» Work required
Every entry is to be transcribed as it stands. Images stay out.

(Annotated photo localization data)

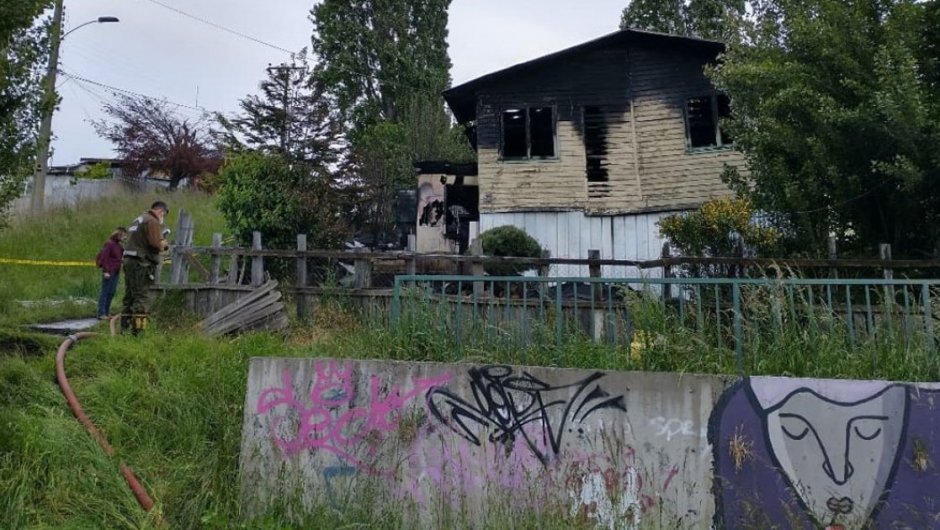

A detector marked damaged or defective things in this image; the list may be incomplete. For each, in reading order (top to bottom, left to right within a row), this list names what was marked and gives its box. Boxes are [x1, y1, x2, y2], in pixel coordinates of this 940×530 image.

broken window [496, 106, 556, 158]
burnt window opening [500, 105, 560, 158]
burned two-story house [422, 27, 744, 272]
broken window [580, 105, 608, 184]
burnt window opening [584, 105, 612, 184]
burnt window opening [684, 94, 736, 147]
broken window [688, 94, 732, 147]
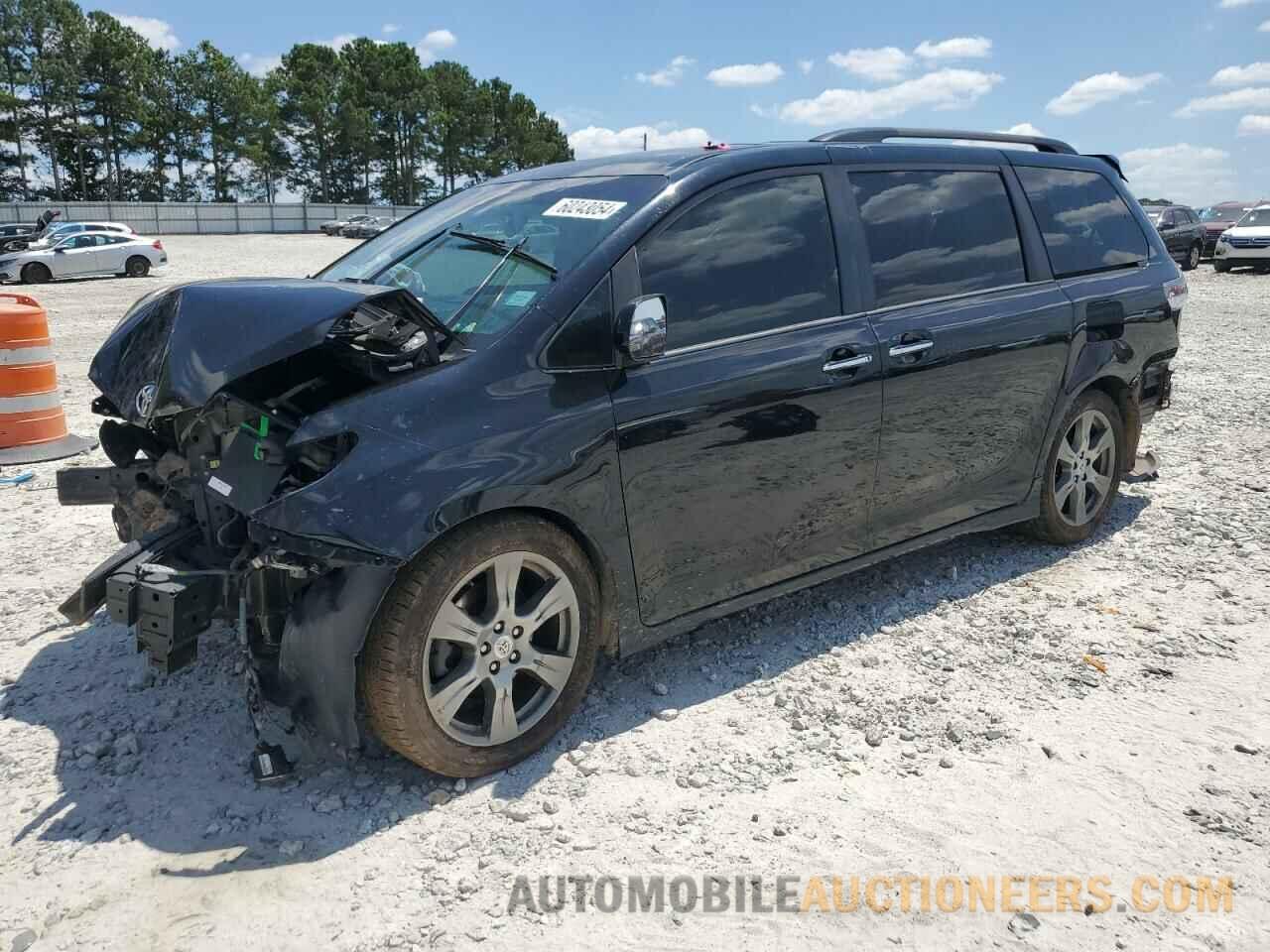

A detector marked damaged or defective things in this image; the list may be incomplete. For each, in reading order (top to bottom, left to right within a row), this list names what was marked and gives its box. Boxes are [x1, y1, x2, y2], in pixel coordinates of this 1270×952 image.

crumpled front hood [90, 278, 396, 423]
front end damage [58, 279, 456, 772]
damaged black toyota sienna [57, 128, 1178, 781]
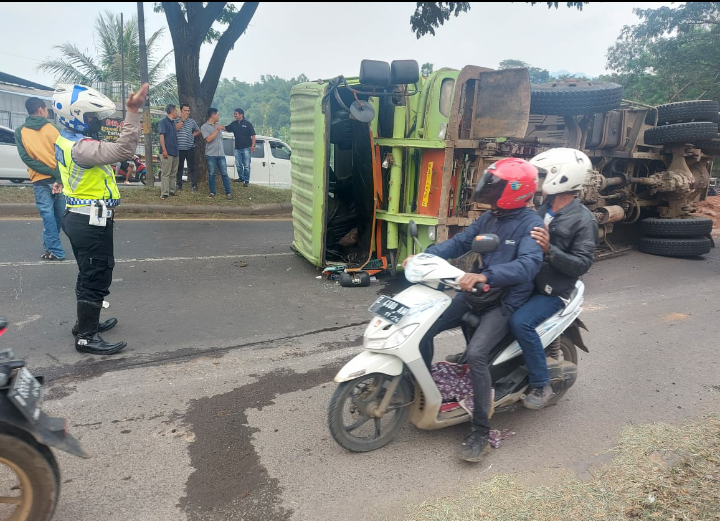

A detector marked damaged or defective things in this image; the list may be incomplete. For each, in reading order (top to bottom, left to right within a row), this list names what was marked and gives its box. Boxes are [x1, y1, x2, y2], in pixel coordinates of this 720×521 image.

overturned green truck [288, 60, 720, 276]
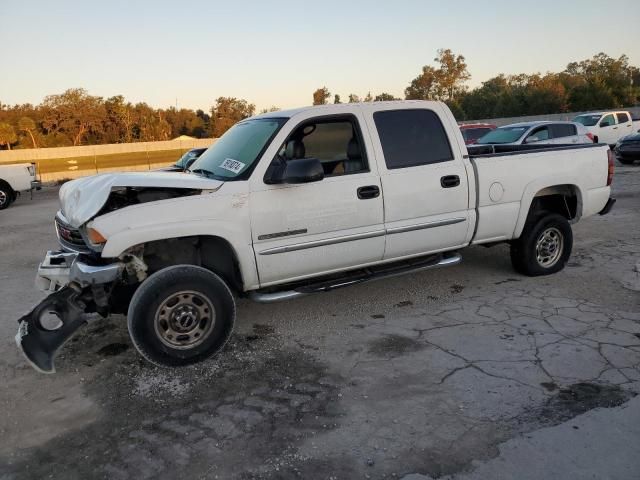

» Answer to the exercise
A detector marked damaged or defective things in this image; the list may be incomplete. For each, in reading order (top to bottom, left to right within a row), this list names what was marked and gives its box. Boxes are [x1, y1, x2, y2], in pixel coordinates of this 940×530 image.

broken window [496, 106, 556, 158]
burnt window opening [500, 105, 560, 158]
burned two-story house [422, 27, 744, 272]
broken window [580, 105, 608, 184]
burnt window opening [584, 105, 612, 184]
burnt window opening [684, 94, 736, 147]
broken window [688, 94, 732, 147]

A detector marked damaged or defective things in this image; the list may be incomplete. For each, in reading order (top to bottom, left to right within a row), this list names what was marked and gives its box. Boxes are [x1, y1, x2, y2], in pixel coordinates of this 1270×952 image.

crumpled front hood [90, 278, 396, 423]
front end damage [58, 279, 456, 772]
damaged black toyota sienna [57, 128, 1178, 781]

A detector marked damaged or defective things in this image; the list may be incomplete. For each, in reading order (top to bottom, left to right within a row), this list names what was marked and gives its box. Boxes are [x1, y1, x2, y2], in pixel coordinates of this 720×521 image.

overturned green truck [288, 60, 720, 276]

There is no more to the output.